» **Trecho do texto**:
******************************
Num momento da história, tragédia. Noutro, farsa. Lembro-me de Marx, justo dele, um materialista convicto, quando vejo movimentos da Prefeitura de Salvador contra as religiões de matriz africana. Por que esses movimentos, por que essa má vontade com o candomblé? Quais as motivações? Poderia dizer que é como se a atual administração ouvisse ecos do passado escravocrata ou, até mesmo, do século XX, quando a religião dos negros ainda tinha que pedir licença policial para realizar seus ritos.
Fico aqui a matutar sobre como reagiram os religiosos do Ilê Odô Ogê, terreiro também conhecido como Pilão de Prata, ao receberem um jovem fiscal da Prefeitura, no dia 18 de março deste ano. Constrangido, notificava a casa religiosa pelo barulho provocado pelos "instrumentos de percussão", que era como ele se referia aos atabaques. A notificação dizia que a "emissão sonora gerada em atividades não residenciais" somente poderia ocorrer se autorizada pela Prefeitura. Incrível, mas verdadeiro. Penso na lei, na isonomia, e constato a óbvia discriminação. Com essa atitude, agride-se notoriamente o dispositivo constitucional da liberdade de culto.
Ao fiscal, explicou-se que a roça do Ilê Odô Ogê nascera lá pelos idos de 1963, que o terreiro fora tombado em 2004. Tratava-se de um templo já tradicional. Ao jovem fiscal foram mostrados o Museu e a Biblioteca do terreiro. Não havia diálogo, não se admitia conversa. Ele tinha que lavrar o auto. Por que isso só ocorre apenas com as religiões de matriz africana? Por que essa perseguição à religião dos negros, assumidamente religião de negros? Por que essa dificuldade em lidar com a diversidade religiosa? Por que essa intolerância que não cessa? Por que não se aplica o princípio de que toda religião tem que ser igualmente respeitada? A Prefeitura - ou se quisermos o Estado, em sentido amplo - tem obrigação de ser laica e na sua laicidade fazer respeitar toda e qualquer religião.
******************************
» **Material**:
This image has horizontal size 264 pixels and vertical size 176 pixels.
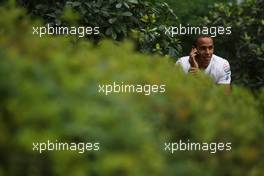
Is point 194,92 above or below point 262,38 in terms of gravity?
above

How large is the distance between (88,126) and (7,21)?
735 mm

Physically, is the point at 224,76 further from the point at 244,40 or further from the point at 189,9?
the point at 189,9

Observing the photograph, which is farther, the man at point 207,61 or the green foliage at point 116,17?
the man at point 207,61

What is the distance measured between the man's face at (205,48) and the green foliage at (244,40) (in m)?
1.98

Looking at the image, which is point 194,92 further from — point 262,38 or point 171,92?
point 262,38

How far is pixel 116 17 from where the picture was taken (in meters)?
6.04

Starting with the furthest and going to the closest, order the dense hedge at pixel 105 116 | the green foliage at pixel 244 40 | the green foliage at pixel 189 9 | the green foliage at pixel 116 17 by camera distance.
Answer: the green foliage at pixel 189 9 → the green foliage at pixel 244 40 → the green foliage at pixel 116 17 → the dense hedge at pixel 105 116

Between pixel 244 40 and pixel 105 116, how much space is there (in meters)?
6.68

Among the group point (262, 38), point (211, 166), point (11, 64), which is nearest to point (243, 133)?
point (211, 166)

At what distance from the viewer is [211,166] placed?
2.99 meters

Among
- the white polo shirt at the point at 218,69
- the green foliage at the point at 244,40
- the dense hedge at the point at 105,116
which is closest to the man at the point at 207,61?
the white polo shirt at the point at 218,69

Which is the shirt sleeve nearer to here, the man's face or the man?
the man

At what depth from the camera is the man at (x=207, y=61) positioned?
614 cm

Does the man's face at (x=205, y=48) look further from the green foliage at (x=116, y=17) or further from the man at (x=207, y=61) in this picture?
the green foliage at (x=116, y=17)
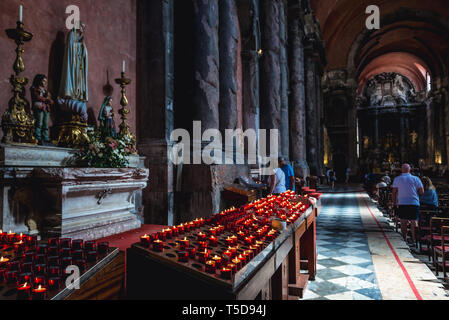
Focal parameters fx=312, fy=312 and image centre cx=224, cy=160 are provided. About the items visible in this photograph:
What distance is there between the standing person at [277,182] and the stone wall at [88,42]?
3163mm

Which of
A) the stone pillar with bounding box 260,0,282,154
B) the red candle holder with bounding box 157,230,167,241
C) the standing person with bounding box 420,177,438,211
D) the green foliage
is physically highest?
the stone pillar with bounding box 260,0,282,154

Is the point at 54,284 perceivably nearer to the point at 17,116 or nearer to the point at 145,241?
the point at 145,241

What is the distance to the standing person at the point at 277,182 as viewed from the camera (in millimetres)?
6738

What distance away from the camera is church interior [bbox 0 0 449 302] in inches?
74.7

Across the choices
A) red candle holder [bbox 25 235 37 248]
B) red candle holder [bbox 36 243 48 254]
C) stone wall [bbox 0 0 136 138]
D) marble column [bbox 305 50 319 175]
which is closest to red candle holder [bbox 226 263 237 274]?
red candle holder [bbox 36 243 48 254]

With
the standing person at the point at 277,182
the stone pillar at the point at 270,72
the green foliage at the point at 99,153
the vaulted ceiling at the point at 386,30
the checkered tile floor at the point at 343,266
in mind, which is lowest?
the checkered tile floor at the point at 343,266

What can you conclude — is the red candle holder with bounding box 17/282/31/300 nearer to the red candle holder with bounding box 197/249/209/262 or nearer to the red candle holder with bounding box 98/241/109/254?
the red candle holder with bounding box 98/241/109/254

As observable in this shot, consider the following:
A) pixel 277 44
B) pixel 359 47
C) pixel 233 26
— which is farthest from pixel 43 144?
pixel 359 47

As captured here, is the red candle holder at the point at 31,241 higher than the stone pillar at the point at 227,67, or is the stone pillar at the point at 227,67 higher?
the stone pillar at the point at 227,67

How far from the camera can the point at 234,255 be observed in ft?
6.33

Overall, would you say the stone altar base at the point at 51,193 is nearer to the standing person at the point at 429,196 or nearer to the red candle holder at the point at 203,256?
the red candle holder at the point at 203,256

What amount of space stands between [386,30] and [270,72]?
26.8 metres

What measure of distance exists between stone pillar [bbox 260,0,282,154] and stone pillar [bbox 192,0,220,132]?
18.2 ft

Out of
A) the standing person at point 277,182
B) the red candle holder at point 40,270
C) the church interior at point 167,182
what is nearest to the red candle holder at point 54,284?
the church interior at point 167,182
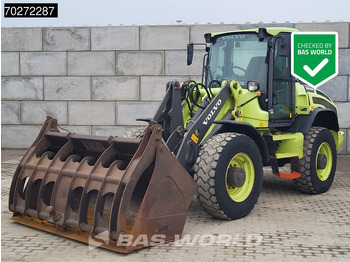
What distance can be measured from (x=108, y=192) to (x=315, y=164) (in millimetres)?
3915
******************************
» **Enunciado**:
Transcreva, do texto sobre a Prefeitura de Salvador e o candomblé, o trecho que vai de "Num momento da" até "realizar seus ritos.". A listagem provém de outra fonte.

» **Resposta**:
Num momento da história, tragédia. Noutro, farsa. Lembro-me de Marx, justo dele, um materialista convicto, quando vejo movimentos da Prefeitura de Salvador contra as religiões de matriz africana. Por que esses movimentos, por que essa má vontade com o candomblé? Quais as motivações? Poderia dizer que é como se a atual administração ouvisse ecos do passado escravocrata ou, até mesmo, do século XX, quando a religião dos negros ainda tinha que pedir licença policial para realizar seus ritos.